Regarding sleep disturbances that cause waking up during the night, the results are shown in
Figure 8A, with the relative presentation frequencies in
Figure 8B. Regarding this topic, the data were particularly significant: the percentages of patients presenting no disturbance at all in the control arm and in the case arm were 46% and 22%, respectively. The percentages of patients presenting with nocturnal hyperhidrosis were 10% and 48%, respectively; as far as bruxism was concerned, the percentage in the healthy arm was around 28%, compared with 48% in the NF1 arm; the presence of leg and foot cramps was only found in the NF1 group with a percentage of 6%; restless leg syndrome and periodic limb movements were also found in different percentages in the two study groups, 4% in the healthy group and 22% in NF1 patients; and somnambulism, on the other hand, showed perfectly superimposable percentages between the two groups, standing at 8%. Finally, 4% of the healthy patients reported suffering from recurrent nightmares, compared with 8% of the NF1 patients; 8% of the healthy patients presented frequent nocturnal awakenings in contrast to the NF1 group, in which the disorder presented in 22% of the subjects, and only 6% of the NF1 patients suffered from confusional awakenings, compared with 0% of the healthy patients.

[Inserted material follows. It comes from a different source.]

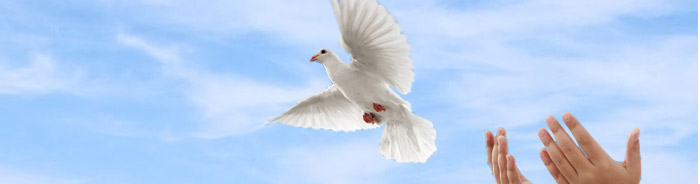 Dove Release at Storke Funeral Home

The data therefore show us very clearly how the prevalence of sleep disorders in children with NF1 is considerably higher than in the reference population, lending increasing support to the literature data we have in our possession.
The frequency of their presentation also seems to support our thesis, as the data obtained on this subject show us that not only do these children have a greater predisposition towards the development of sleep disorders, either due to clinical complications of the disease or due to medication taken, but these disorders also occur more frequently. Comparing the data obtained, we had 50% versus 20.5%, respectively, of healthy and ill children presenting the disorders very rarely (1–2 times a month); 15.4% versus 25.6%, respectively, presenting the disorders frequently (once a week); and 34.6% versus 53.8%, respectively, of healthy and ill children presenting the disorders very frequently (more than 3 times a week).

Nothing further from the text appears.